(Page images and extracted text)
..........

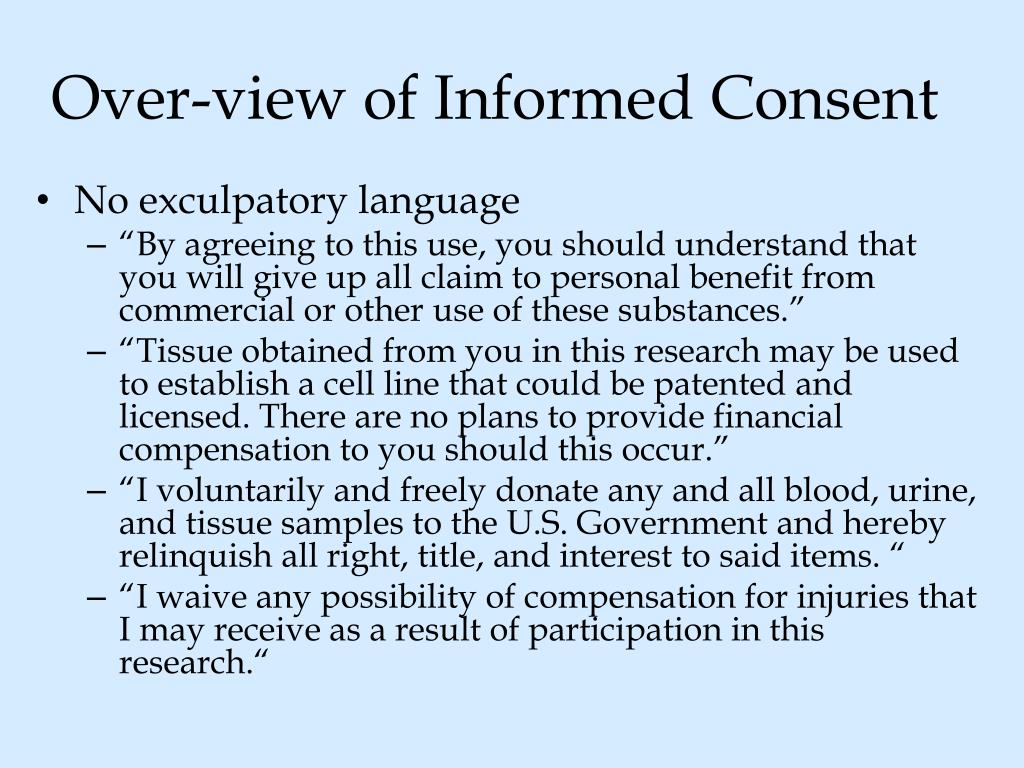 Over-view of Informed Consent

• No exculpatory language
– “By agreeing to this use, you should understand that you will give up all claim to personal benefit from commercial or other use of these substances.”
– “Tissue obtained from you in this research may be used to establish a cell line that could be patented and licensed. There are no plans to provide financial compensation to you should this occur.”
– “I voluntarily and freely donate any and all blood, urine, and tissue samples to the U.S. Government and hereby relinquish all right, title, and interest to said items. “
– “I waive any possibility of compensation for injuries that I may receive as a result of participation in this research.“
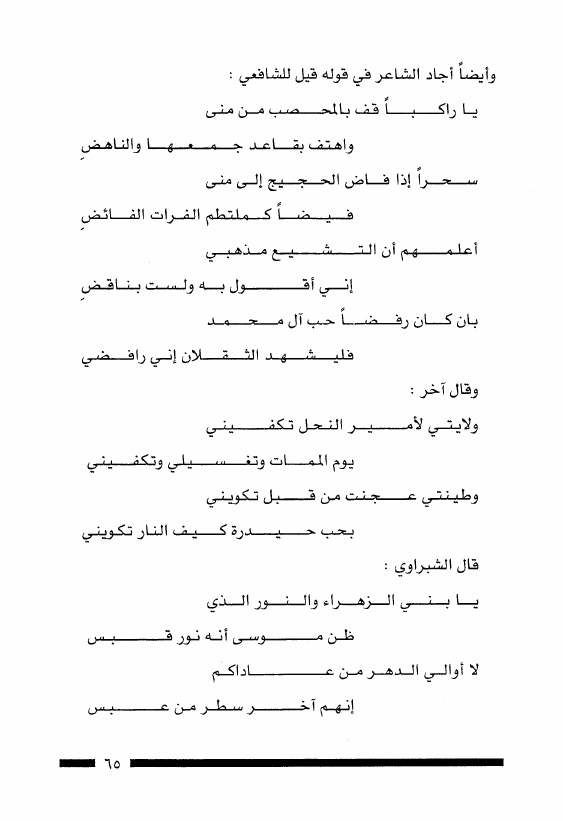 وأيضاً أجاد الشاعر في قوله قيل للشافعي :

يا راكباً قف بالمحصب من منى

واهتف بقاعد جمعها والناهضِ

سحراً إذا فاض الحجيج إلى منى

فيضاً كملتطم الفرات الفائضِ

أعلمهم أن التشيع مذهبي

إني أقول به ولست بناقضِ

بان كان رفضاً حب آل محمد

فليشهد الثقلان إني رافضي

وقال آخر :

ولايتي لأمير النحل تكفيني

يوم الممات وتغسيلي وتكفيني

وطينتي عجنت من قبل تكويني

بحب حيدرة كيف النار تكويني

قال الشبراوي :

يا بني الزهراء والنور الذي

ظن موسى أنه نور قبس

لا أوالي الدهر من عاداكم

إنهم آخر سطر من عبس

٦٥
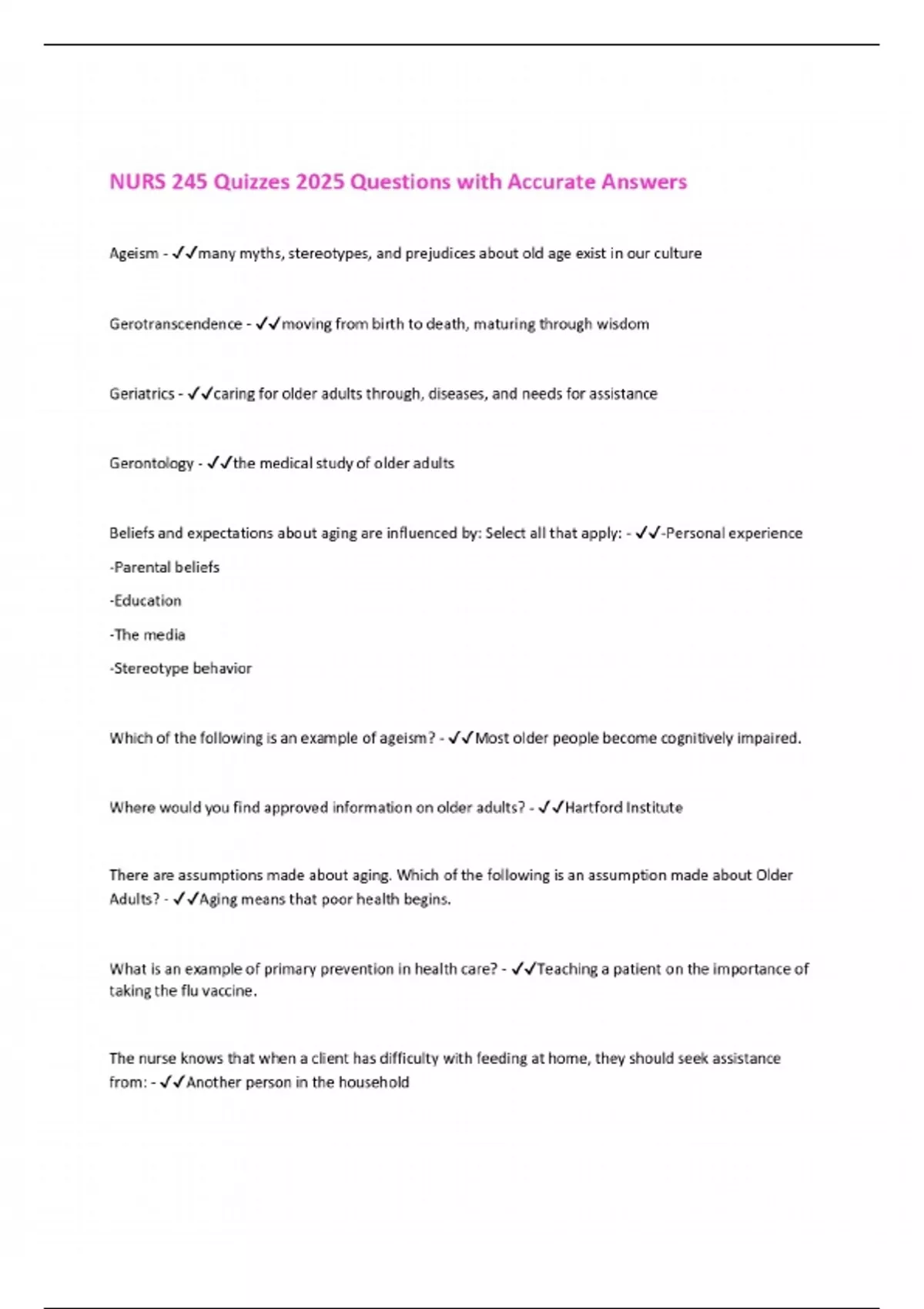 NURS 245 Quizzes 2025 Questions with Accurate Answers

Ageism - ✓✓many myths, stereotypes, and prejudices about old age exist in our culture

Gerotranscendence - ✓✓moving from birth to death, maturing through wisdom

Geriatrics - ✓✓caring for older adults through, diseases, and needs for assistance

Gerontology - ✓✓the medical study of older adults

Beliefs and expectations about aging are influenced by: Select all that apply: - ✓✓-Personal experience

-Parental beliefs

-Education

-The media

-Stereotype behavior

Which of the following is an example of ageism? - ✓✓Most older people become cognitively impaired.

Where would you find approved information on older adults? - ✓✓Hartford Institute

There are assumptions made about aging. Which of the following is an assumption made about Older Adults? - ✓✓Aging means that poor health begins.

What is an example of primary prevention in health care? - ✓✓Teaching a patient on the importance of taking the flu vaccine.

The nurse knows that when a client has difficulty with feeding at home, they should seek assistance from: - ✓✓Another person in the household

..........

[Instructions for the task] What is needed is an exact copy of the lines above from the one with "وطينتي عجنت من قبل تكويني" to the one with "Ageism - ✓✓many", both ends kept, and nothing more; please leave the pictures out.

[Your solution]
وطينتي عجنت من قبل تكويني

بحب حيدرة كيف النار تكويني

قال الشبراوي :

يا بني الزهراء والنور الذي

ظن موسى أنه نور قبس

لا أوالي الدهر من عاداكم

إنهم آخر سطر من عبس

٦٥
 NURS 245 Quizzes 2025 Questions with Accurate Answers

Ageism - ✓✓many myths, stereotypes, and prejudices about old age exist in our culture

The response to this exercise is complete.